* [Written problem] Decide whether each of the following statements agrees with the text on licit and validity, answering yes or no and quoting the deciding words. 1. The text gives "lawful, legal" as the meaning of "licit." 2. The text says a marriage held outside a Catholic parish and without a priest cannot be legal in the eyes of the civil government. 3. The text ties the word "valid" to proper form, matter or authority in Church affairs.

* [Text excerpt]
#####

Licit and Validity

What is the difference between the two? I hear a lot about masses being “illicit,” but still valid. Can anyone explain this to me?

Thanks

Valid = real, true

Licit = lawful, legal

So what is the significance of, say, a mass being illicit?

The word “licit” in Catholic circles means “in a lawful manner.” For instance, I cannot pose as a priest. I have not been ordained by canon law and Sacred Tradition. Thus, my act would be unlawful, or illicit.

The word “valid” means to have the proper form, matter or authority in relation to Church affairs. For instance, a marriage between two previously unmarried Catholics who have been given sufficient training and counseling before their nuptial Mass in a parish would result in a validly created marriage.

But a similar marriage between two Catholics where the couple fails to be married in a Catholic parish and with a priest per canon law may still be legal in the eyes of the civil government but an invalid marriage per Catholic canon law, for one must be married by Church rules in Catholic facilities unless a dispensation is given.

#####

* [Dataset entries]
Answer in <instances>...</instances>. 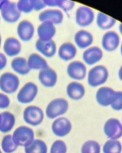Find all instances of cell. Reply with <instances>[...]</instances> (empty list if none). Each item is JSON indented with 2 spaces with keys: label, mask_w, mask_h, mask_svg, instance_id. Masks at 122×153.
<instances>
[{
  "label": "cell",
  "mask_w": 122,
  "mask_h": 153,
  "mask_svg": "<svg viewBox=\"0 0 122 153\" xmlns=\"http://www.w3.org/2000/svg\"><path fill=\"white\" fill-rule=\"evenodd\" d=\"M109 70L104 65L95 66L87 73V83L91 87L95 88L104 85L109 78Z\"/></svg>",
  "instance_id": "obj_1"
},
{
  "label": "cell",
  "mask_w": 122,
  "mask_h": 153,
  "mask_svg": "<svg viewBox=\"0 0 122 153\" xmlns=\"http://www.w3.org/2000/svg\"><path fill=\"white\" fill-rule=\"evenodd\" d=\"M69 107L70 104L66 99H54L47 106L46 116L50 119H56L66 114L69 110Z\"/></svg>",
  "instance_id": "obj_2"
},
{
  "label": "cell",
  "mask_w": 122,
  "mask_h": 153,
  "mask_svg": "<svg viewBox=\"0 0 122 153\" xmlns=\"http://www.w3.org/2000/svg\"><path fill=\"white\" fill-rule=\"evenodd\" d=\"M13 140L17 146L28 147L35 139V134L32 128L25 126L18 127L12 134Z\"/></svg>",
  "instance_id": "obj_3"
},
{
  "label": "cell",
  "mask_w": 122,
  "mask_h": 153,
  "mask_svg": "<svg viewBox=\"0 0 122 153\" xmlns=\"http://www.w3.org/2000/svg\"><path fill=\"white\" fill-rule=\"evenodd\" d=\"M19 85V77L13 73H3L0 76V89L6 94H13L16 92Z\"/></svg>",
  "instance_id": "obj_4"
},
{
  "label": "cell",
  "mask_w": 122,
  "mask_h": 153,
  "mask_svg": "<svg viewBox=\"0 0 122 153\" xmlns=\"http://www.w3.org/2000/svg\"><path fill=\"white\" fill-rule=\"evenodd\" d=\"M44 113L37 106L31 105L27 107L23 112V119L27 124L32 126H37L43 123Z\"/></svg>",
  "instance_id": "obj_5"
},
{
  "label": "cell",
  "mask_w": 122,
  "mask_h": 153,
  "mask_svg": "<svg viewBox=\"0 0 122 153\" xmlns=\"http://www.w3.org/2000/svg\"><path fill=\"white\" fill-rule=\"evenodd\" d=\"M95 18L94 10L87 6H81L76 9L75 21L80 27L84 28L91 25L94 22Z\"/></svg>",
  "instance_id": "obj_6"
},
{
  "label": "cell",
  "mask_w": 122,
  "mask_h": 153,
  "mask_svg": "<svg viewBox=\"0 0 122 153\" xmlns=\"http://www.w3.org/2000/svg\"><path fill=\"white\" fill-rule=\"evenodd\" d=\"M38 87L33 82H28L22 86L17 95V100L21 104L32 103L38 94Z\"/></svg>",
  "instance_id": "obj_7"
},
{
  "label": "cell",
  "mask_w": 122,
  "mask_h": 153,
  "mask_svg": "<svg viewBox=\"0 0 122 153\" xmlns=\"http://www.w3.org/2000/svg\"><path fill=\"white\" fill-rule=\"evenodd\" d=\"M103 132L106 137L112 140H119L122 137V123L118 118H110L106 121Z\"/></svg>",
  "instance_id": "obj_8"
},
{
  "label": "cell",
  "mask_w": 122,
  "mask_h": 153,
  "mask_svg": "<svg viewBox=\"0 0 122 153\" xmlns=\"http://www.w3.org/2000/svg\"><path fill=\"white\" fill-rule=\"evenodd\" d=\"M117 91L110 87L102 86L97 90L95 93V100L98 105L102 107L111 106L115 100Z\"/></svg>",
  "instance_id": "obj_9"
},
{
  "label": "cell",
  "mask_w": 122,
  "mask_h": 153,
  "mask_svg": "<svg viewBox=\"0 0 122 153\" xmlns=\"http://www.w3.org/2000/svg\"><path fill=\"white\" fill-rule=\"evenodd\" d=\"M68 76L72 80L82 81L86 77L87 74V66L81 61H72L67 66L66 69Z\"/></svg>",
  "instance_id": "obj_10"
},
{
  "label": "cell",
  "mask_w": 122,
  "mask_h": 153,
  "mask_svg": "<svg viewBox=\"0 0 122 153\" xmlns=\"http://www.w3.org/2000/svg\"><path fill=\"white\" fill-rule=\"evenodd\" d=\"M72 123L66 117H59L55 119L51 125L53 134L59 137H64L72 130Z\"/></svg>",
  "instance_id": "obj_11"
},
{
  "label": "cell",
  "mask_w": 122,
  "mask_h": 153,
  "mask_svg": "<svg viewBox=\"0 0 122 153\" xmlns=\"http://www.w3.org/2000/svg\"><path fill=\"white\" fill-rule=\"evenodd\" d=\"M21 13L17 7V3L8 1L7 4L1 10V17L4 22L10 24L16 23L21 18Z\"/></svg>",
  "instance_id": "obj_12"
},
{
  "label": "cell",
  "mask_w": 122,
  "mask_h": 153,
  "mask_svg": "<svg viewBox=\"0 0 122 153\" xmlns=\"http://www.w3.org/2000/svg\"><path fill=\"white\" fill-rule=\"evenodd\" d=\"M121 44L120 36L115 31H107L102 38V48L108 52L117 50Z\"/></svg>",
  "instance_id": "obj_13"
},
{
  "label": "cell",
  "mask_w": 122,
  "mask_h": 153,
  "mask_svg": "<svg viewBox=\"0 0 122 153\" xmlns=\"http://www.w3.org/2000/svg\"><path fill=\"white\" fill-rule=\"evenodd\" d=\"M82 58L85 65L94 66L102 60L103 58V51L102 48L98 46L90 47L85 49Z\"/></svg>",
  "instance_id": "obj_14"
},
{
  "label": "cell",
  "mask_w": 122,
  "mask_h": 153,
  "mask_svg": "<svg viewBox=\"0 0 122 153\" xmlns=\"http://www.w3.org/2000/svg\"><path fill=\"white\" fill-rule=\"evenodd\" d=\"M38 18L41 23L49 22L55 25L62 23L64 20V13L59 9H47L39 13Z\"/></svg>",
  "instance_id": "obj_15"
},
{
  "label": "cell",
  "mask_w": 122,
  "mask_h": 153,
  "mask_svg": "<svg viewBox=\"0 0 122 153\" xmlns=\"http://www.w3.org/2000/svg\"><path fill=\"white\" fill-rule=\"evenodd\" d=\"M38 78L40 84L45 88H53L58 81V74L54 69L48 66L39 71Z\"/></svg>",
  "instance_id": "obj_16"
},
{
  "label": "cell",
  "mask_w": 122,
  "mask_h": 153,
  "mask_svg": "<svg viewBox=\"0 0 122 153\" xmlns=\"http://www.w3.org/2000/svg\"><path fill=\"white\" fill-rule=\"evenodd\" d=\"M17 33L21 40L24 42H28L34 36L35 28L32 22L28 20H23L18 24V28H17Z\"/></svg>",
  "instance_id": "obj_17"
},
{
  "label": "cell",
  "mask_w": 122,
  "mask_h": 153,
  "mask_svg": "<svg viewBox=\"0 0 122 153\" xmlns=\"http://www.w3.org/2000/svg\"><path fill=\"white\" fill-rule=\"evenodd\" d=\"M94 37L92 33L84 29H81L74 35V42L76 47L80 49H87L92 46Z\"/></svg>",
  "instance_id": "obj_18"
},
{
  "label": "cell",
  "mask_w": 122,
  "mask_h": 153,
  "mask_svg": "<svg viewBox=\"0 0 122 153\" xmlns=\"http://www.w3.org/2000/svg\"><path fill=\"white\" fill-rule=\"evenodd\" d=\"M35 49L38 52L46 58L54 57L57 52L56 44L53 39L48 41H43L38 39L35 42Z\"/></svg>",
  "instance_id": "obj_19"
},
{
  "label": "cell",
  "mask_w": 122,
  "mask_h": 153,
  "mask_svg": "<svg viewBox=\"0 0 122 153\" xmlns=\"http://www.w3.org/2000/svg\"><path fill=\"white\" fill-rule=\"evenodd\" d=\"M56 34V28L51 22H42L37 28V35L39 39L43 41H48L53 39Z\"/></svg>",
  "instance_id": "obj_20"
},
{
  "label": "cell",
  "mask_w": 122,
  "mask_h": 153,
  "mask_svg": "<svg viewBox=\"0 0 122 153\" xmlns=\"http://www.w3.org/2000/svg\"><path fill=\"white\" fill-rule=\"evenodd\" d=\"M85 87L78 81L70 82L66 87V94L72 100H81L85 96Z\"/></svg>",
  "instance_id": "obj_21"
},
{
  "label": "cell",
  "mask_w": 122,
  "mask_h": 153,
  "mask_svg": "<svg viewBox=\"0 0 122 153\" xmlns=\"http://www.w3.org/2000/svg\"><path fill=\"white\" fill-rule=\"evenodd\" d=\"M77 49L75 44L71 42H66L59 47L58 51V57L65 62L71 61L76 56Z\"/></svg>",
  "instance_id": "obj_22"
},
{
  "label": "cell",
  "mask_w": 122,
  "mask_h": 153,
  "mask_svg": "<svg viewBox=\"0 0 122 153\" xmlns=\"http://www.w3.org/2000/svg\"><path fill=\"white\" fill-rule=\"evenodd\" d=\"M3 51L8 57H15L21 51V44L15 37L7 38L3 44Z\"/></svg>",
  "instance_id": "obj_23"
},
{
  "label": "cell",
  "mask_w": 122,
  "mask_h": 153,
  "mask_svg": "<svg viewBox=\"0 0 122 153\" xmlns=\"http://www.w3.org/2000/svg\"><path fill=\"white\" fill-rule=\"evenodd\" d=\"M27 61H28V67L30 68V70H42L48 67V63L46 59L37 53L31 54L27 59Z\"/></svg>",
  "instance_id": "obj_24"
},
{
  "label": "cell",
  "mask_w": 122,
  "mask_h": 153,
  "mask_svg": "<svg viewBox=\"0 0 122 153\" xmlns=\"http://www.w3.org/2000/svg\"><path fill=\"white\" fill-rule=\"evenodd\" d=\"M12 70L18 74L24 76L30 72V68L28 67V61L24 57H16L11 61Z\"/></svg>",
  "instance_id": "obj_25"
},
{
  "label": "cell",
  "mask_w": 122,
  "mask_h": 153,
  "mask_svg": "<svg viewBox=\"0 0 122 153\" xmlns=\"http://www.w3.org/2000/svg\"><path fill=\"white\" fill-rule=\"evenodd\" d=\"M117 23V20L103 12H98L96 15V25L102 30H109Z\"/></svg>",
  "instance_id": "obj_26"
},
{
  "label": "cell",
  "mask_w": 122,
  "mask_h": 153,
  "mask_svg": "<svg viewBox=\"0 0 122 153\" xmlns=\"http://www.w3.org/2000/svg\"><path fill=\"white\" fill-rule=\"evenodd\" d=\"M1 114L2 121L0 123V132L3 134H7L10 132L15 126V116L9 111H3Z\"/></svg>",
  "instance_id": "obj_27"
},
{
  "label": "cell",
  "mask_w": 122,
  "mask_h": 153,
  "mask_svg": "<svg viewBox=\"0 0 122 153\" xmlns=\"http://www.w3.org/2000/svg\"><path fill=\"white\" fill-rule=\"evenodd\" d=\"M46 7H59L64 10V12L72 10L74 7L75 2L70 0H44Z\"/></svg>",
  "instance_id": "obj_28"
},
{
  "label": "cell",
  "mask_w": 122,
  "mask_h": 153,
  "mask_svg": "<svg viewBox=\"0 0 122 153\" xmlns=\"http://www.w3.org/2000/svg\"><path fill=\"white\" fill-rule=\"evenodd\" d=\"M25 153H47V146L44 140L35 139L33 143L24 148Z\"/></svg>",
  "instance_id": "obj_29"
},
{
  "label": "cell",
  "mask_w": 122,
  "mask_h": 153,
  "mask_svg": "<svg viewBox=\"0 0 122 153\" xmlns=\"http://www.w3.org/2000/svg\"><path fill=\"white\" fill-rule=\"evenodd\" d=\"M103 153H121L122 144L118 140L109 139L103 147Z\"/></svg>",
  "instance_id": "obj_30"
},
{
  "label": "cell",
  "mask_w": 122,
  "mask_h": 153,
  "mask_svg": "<svg viewBox=\"0 0 122 153\" xmlns=\"http://www.w3.org/2000/svg\"><path fill=\"white\" fill-rule=\"evenodd\" d=\"M1 147H2V151L5 153H13L18 149V146L13 141V137L11 134H7L4 136L1 143Z\"/></svg>",
  "instance_id": "obj_31"
},
{
  "label": "cell",
  "mask_w": 122,
  "mask_h": 153,
  "mask_svg": "<svg viewBox=\"0 0 122 153\" xmlns=\"http://www.w3.org/2000/svg\"><path fill=\"white\" fill-rule=\"evenodd\" d=\"M81 153H100L101 146L98 141L89 140L85 141L81 147Z\"/></svg>",
  "instance_id": "obj_32"
},
{
  "label": "cell",
  "mask_w": 122,
  "mask_h": 153,
  "mask_svg": "<svg viewBox=\"0 0 122 153\" xmlns=\"http://www.w3.org/2000/svg\"><path fill=\"white\" fill-rule=\"evenodd\" d=\"M17 7L21 13H29L34 10L33 0H19L17 2Z\"/></svg>",
  "instance_id": "obj_33"
},
{
  "label": "cell",
  "mask_w": 122,
  "mask_h": 153,
  "mask_svg": "<svg viewBox=\"0 0 122 153\" xmlns=\"http://www.w3.org/2000/svg\"><path fill=\"white\" fill-rule=\"evenodd\" d=\"M67 145L63 140H57L51 145L50 153H66Z\"/></svg>",
  "instance_id": "obj_34"
},
{
  "label": "cell",
  "mask_w": 122,
  "mask_h": 153,
  "mask_svg": "<svg viewBox=\"0 0 122 153\" xmlns=\"http://www.w3.org/2000/svg\"><path fill=\"white\" fill-rule=\"evenodd\" d=\"M111 108L113 111H120L122 110V91H117L115 100L111 104Z\"/></svg>",
  "instance_id": "obj_35"
},
{
  "label": "cell",
  "mask_w": 122,
  "mask_h": 153,
  "mask_svg": "<svg viewBox=\"0 0 122 153\" xmlns=\"http://www.w3.org/2000/svg\"><path fill=\"white\" fill-rule=\"evenodd\" d=\"M10 105V100L7 95L0 92V109H7Z\"/></svg>",
  "instance_id": "obj_36"
},
{
  "label": "cell",
  "mask_w": 122,
  "mask_h": 153,
  "mask_svg": "<svg viewBox=\"0 0 122 153\" xmlns=\"http://www.w3.org/2000/svg\"><path fill=\"white\" fill-rule=\"evenodd\" d=\"M33 9L35 11L42 10L46 7L45 2L44 0H33Z\"/></svg>",
  "instance_id": "obj_37"
},
{
  "label": "cell",
  "mask_w": 122,
  "mask_h": 153,
  "mask_svg": "<svg viewBox=\"0 0 122 153\" xmlns=\"http://www.w3.org/2000/svg\"><path fill=\"white\" fill-rule=\"evenodd\" d=\"M7 65V55L4 53L0 52V71L5 69Z\"/></svg>",
  "instance_id": "obj_38"
},
{
  "label": "cell",
  "mask_w": 122,
  "mask_h": 153,
  "mask_svg": "<svg viewBox=\"0 0 122 153\" xmlns=\"http://www.w3.org/2000/svg\"><path fill=\"white\" fill-rule=\"evenodd\" d=\"M118 78H119V80H120L121 81H122V65L121 66V67L119 68V70H118Z\"/></svg>",
  "instance_id": "obj_39"
},
{
  "label": "cell",
  "mask_w": 122,
  "mask_h": 153,
  "mask_svg": "<svg viewBox=\"0 0 122 153\" xmlns=\"http://www.w3.org/2000/svg\"><path fill=\"white\" fill-rule=\"evenodd\" d=\"M7 2H8L7 0H0V10L2 9V7H4Z\"/></svg>",
  "instance_id": "obj_40"
},
{
  "label": "cell",
  "mask_w": 122,
  "mask_h": 153,
  "mask_svg": "<svg viewBox=\"0 0 122 153\" xmlns=\"http://www.w3.org/2000/svg\"><path fill=\"white\" fill-rule=\"evenodd\" d=\"M118 30H119V33H120L121 35L122 36V23H121L119 25V27H118Z\"/></svg>",
  "instance_id": "obj_41"
},
{
  "label": "cell",
  "mask_w": 122,
  "mask_h": 153,
  "mask_svg": "<svg viewBox=\"0 0 122 153\" xmlns=\"http://www.w3.org/2000/svg\"><path fill=\"white\" fill-rule=\"evenodd\" d=\"M120 52H121V55L122 56V42L121 44V47H120Z\"/></svg>",
  "instance_id": "obj_42"
},
{
  "label": "cell",
  "mask_w": 122,
  "mask_h": 153,
  "mask_svg": "<svg viewBox=\"0 0 122 153\" xmlns=\"http://www.w3.org/2000/svg\"><path fill=\"white\" fill-rule=\"evenodd\" d=\"M1 44H2V36H1V34H0V48H1Z\"/></svg>",
  "instance_id": "obj_43"
},
{
  "label": "cell",
  "mask_w": 122,
  "mask_h": 153,
  "mask_svg": "<svg viewBox=\"0 0 122 153\" xmlns=\"http://www.w3.org/2000/svg\"><path fill=\"white\" fill-rule=\"evenodd\" d=\"M1 121H2V114H0V123H1Z\"/></svg>",
  "instance_id": "obj_44"
},
{
  "label": "cell",
  "mask_w": 122,
  "mask_h": 153,
  "mask_svg": "<svg viewBox=\"0 0 122 153\" xmlns=\"http://www.w3.org/2000/svg\"><path fill=\"white\" fill-rule=\"evenodd\" d=\"M0 153H2V152H1V149H0Z\"/></svg>",
  "instance_id": "obj_45"
},
{
  "label": "cell",
  "mask_w": 122,
  "mask_h": 153,
  "mask_svg": "<svg viewBox=\"0 0 122 153\" xmlns=\"http://www.w3.org/2000/svg\"><path fill=\"white\" fill-rule=\"evenodd\" d=\"M121 123H122V118H121Z\"/></svg>",
  "instance_id": "obj_46"
}]
</instances>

#####

* [Full output]
1. Yes: "Licit = lawful, legal"
2. No: "may still be legal in the eyes of the civil government but an invalid marriage per Catholic canon law"
3. Yes: "The word “valid” means to have the proper form, matter or authority in relation to Church affairs."